=== Explore the material ===
**A)** In the interview with Laura J. Campbell, which city does she say she lives in?
**B)** Copy word for word the part of the interview with Laura J. Campbell that runs from "Laura: Living in" down to "life comes naturally.".
**C)** Resume the interview with Laura J. Campbell about "Slipping Through the Stars" from the point where it stops.

BEGIN Passage shown

Dear readers! Grab a cup of your favorite drink and sit down and enjoy our chat with Issue 040 author Laura J. Campbell about her story “Slipping Through the Stars.”
LSQ: What made you go for a political domination angle rather than the more typical hostile alien takeover angle that stories focused on human space exploration tend to go with?
Laura: I think that when we enter space – colonization, distant exploration – we’ll take our human condition with us. The concept of how we will handle our own drama on an intergalactic scale fascinates me. It is a projection of our current world; yes, there are hostile threats from afar, but the politics and power plays of the neighborhood are more immediate. I simply projected that onto an intergalactic stage.
LSQ: Your characters are all very focused on their roles, but they still read as people who are unique and likable. How do you pull this off?
Laura: Living in Houston I am very much surrounded by people like this. Houston is a vibrantly diverse city; it is also a highly technical city. The city has one of the world’s foremost medical centers, NASA, and is an international hub for the energy industry and law. Many of my friends and colleagues are involved in space exploration, surgery, highly specialized areas of law, or the energy sector – all have to be extremely focused on their roles. Yet when you get to know people, they are multifaceted (even quirky). The professional careers are in juxtaposition with musical side-gigs, painting, culinary pursuits, sports, and other activities. So that concept of extreme focus in balance with a personal life comes naturally.

END Passage shown
BEGIN Listed records

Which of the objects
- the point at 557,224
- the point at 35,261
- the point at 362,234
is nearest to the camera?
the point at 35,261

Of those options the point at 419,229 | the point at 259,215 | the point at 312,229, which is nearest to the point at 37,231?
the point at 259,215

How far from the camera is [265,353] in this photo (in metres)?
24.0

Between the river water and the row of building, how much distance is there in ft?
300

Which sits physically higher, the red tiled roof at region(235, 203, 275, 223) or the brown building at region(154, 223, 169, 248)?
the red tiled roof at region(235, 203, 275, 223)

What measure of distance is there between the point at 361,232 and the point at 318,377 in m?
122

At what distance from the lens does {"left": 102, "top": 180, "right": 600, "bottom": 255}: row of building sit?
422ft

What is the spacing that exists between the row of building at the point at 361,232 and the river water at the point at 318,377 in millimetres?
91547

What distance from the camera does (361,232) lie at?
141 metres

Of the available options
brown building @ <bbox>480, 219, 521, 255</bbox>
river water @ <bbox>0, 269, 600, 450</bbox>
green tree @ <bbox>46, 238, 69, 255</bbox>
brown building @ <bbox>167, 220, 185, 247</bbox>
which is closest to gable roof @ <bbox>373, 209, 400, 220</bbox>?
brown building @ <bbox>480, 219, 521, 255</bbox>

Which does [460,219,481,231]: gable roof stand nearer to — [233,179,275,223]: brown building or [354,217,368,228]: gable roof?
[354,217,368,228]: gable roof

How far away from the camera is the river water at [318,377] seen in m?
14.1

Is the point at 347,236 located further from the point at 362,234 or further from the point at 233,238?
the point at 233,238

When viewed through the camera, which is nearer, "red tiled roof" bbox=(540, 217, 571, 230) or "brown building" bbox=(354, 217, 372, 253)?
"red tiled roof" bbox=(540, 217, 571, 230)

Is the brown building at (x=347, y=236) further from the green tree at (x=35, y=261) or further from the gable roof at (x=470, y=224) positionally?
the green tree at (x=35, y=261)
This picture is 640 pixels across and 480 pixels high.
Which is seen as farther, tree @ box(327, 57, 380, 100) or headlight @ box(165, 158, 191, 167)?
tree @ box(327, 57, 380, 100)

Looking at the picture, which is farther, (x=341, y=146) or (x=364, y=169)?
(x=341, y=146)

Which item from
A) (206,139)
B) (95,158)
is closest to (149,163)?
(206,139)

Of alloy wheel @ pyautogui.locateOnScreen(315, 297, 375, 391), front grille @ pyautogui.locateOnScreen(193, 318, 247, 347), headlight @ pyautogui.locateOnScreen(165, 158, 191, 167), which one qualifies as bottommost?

END Listed records

=== Answers provided ===
**A)** Houston

**B)**
Laura: Living in Houston I am very much surrounded by people like this. Houston is a vibrantly diverse city; it is also a highly technical city. The city has one of the world’s foremost medical centers, NASA, and is an international hub for the energy industry and law. Many of my friends and colleagues are involved in space exploration, surgery, highly specialized areas of law, or the energy sector – all have to be extremely focused on their roles. Yet when you get to know people, they are multifaceted (even quirky). The professional careers are in juxtaposition with musical side-gigs, painting, culinary pursuits, sports, and other activities. So that concept of extreme focus in balance with a personal life comes naturally.

**C)**
LSQ: Mary Osprey is such an awesome character with huge potential for more adventures. Do you have any future plans for her, or more stories set in this world in general?
Laura: Absolutely. The Earth Secret Service and the Mars Colony have taken on a life of their own. As for Dr. Osprey, I can’t imagine Queen Rigel not providing plenty of opportunities for future adventures. 🙂
LSQ: Are there any writers who have influenced your work?
Laura: Definitely Edgar Allen Poe – his works were read to me as a child. Also Kipling, Dickens. I have to give a shout-out to Mary Shelley – I think that by writing Frankenstein; or, The Modern Prometheus, she opened the door for women writing in horror and science fiction. Likewise Dorothy L. Sayers and Dame Agatha Mary Clarissa Christie, Lady Mallowan, DBE, who opened up the world of mystery. And the Brontë sisters, who wove wonderful dark worlds. In the modern era, I think films also have an influence – John Carpenter and Alfred Hitchcock, for example. I tend to not rely upon shock or graphical detail – I try to intentionally leave shadows for the reader to fill with their own wonder or dread.